» **DATA SUPPLIED**
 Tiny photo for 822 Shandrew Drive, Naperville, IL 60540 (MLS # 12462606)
--
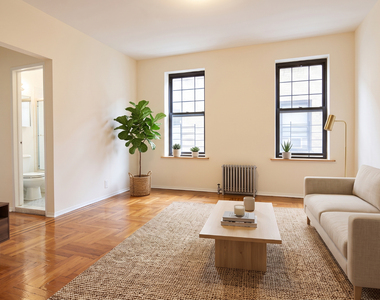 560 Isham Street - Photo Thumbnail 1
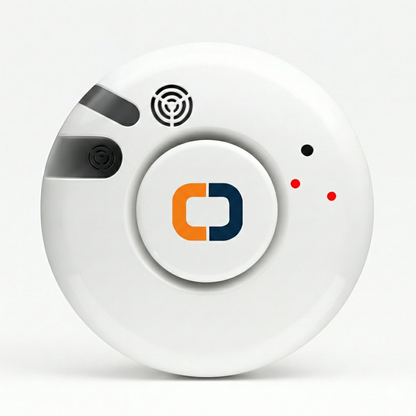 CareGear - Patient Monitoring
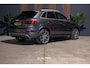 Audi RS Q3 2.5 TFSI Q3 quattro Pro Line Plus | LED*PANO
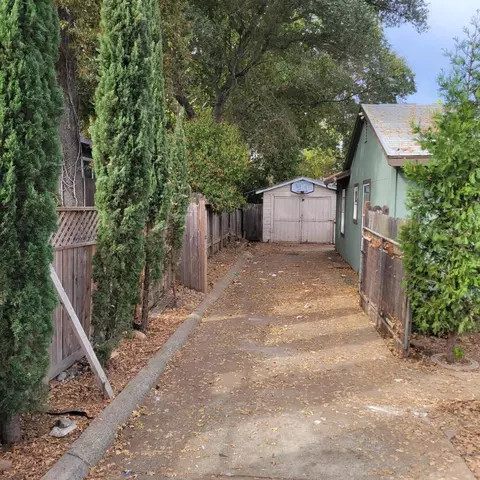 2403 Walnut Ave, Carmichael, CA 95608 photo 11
* * *
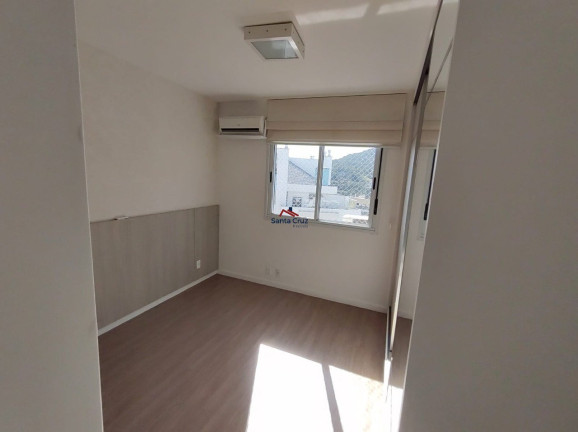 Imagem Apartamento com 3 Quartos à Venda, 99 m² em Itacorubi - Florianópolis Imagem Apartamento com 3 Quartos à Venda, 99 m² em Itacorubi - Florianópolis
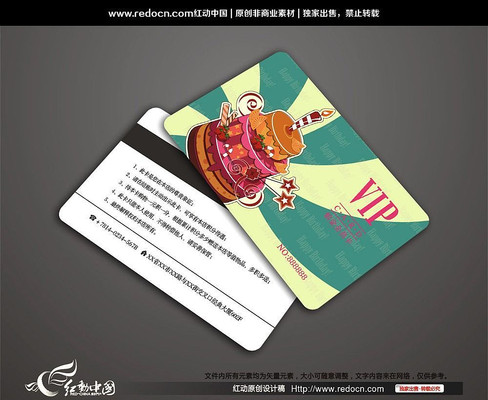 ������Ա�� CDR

» **TRY IT**
Copy the lines starting at the one containing "560 Isham Street - Photo Thumbnail 1" and ending at the one containing "2403 Walnut Ave, Carmichael, CA", switching "Walnut Ave" to "Walnut Avenue" and keeping everything else the same. Give only the text of those items, leaving out the pictures.

» **TASK ANSWER**
 560 Isham Street - Photo Thumbnail 1
 CareGear - Patient Monitoring
 Audi RS Q3 2.5 TFSI Q3 quattro Pro Line Plus | LED*PANO
 2403 Walnut Avenue, Carmichael, CA 95608 photo 11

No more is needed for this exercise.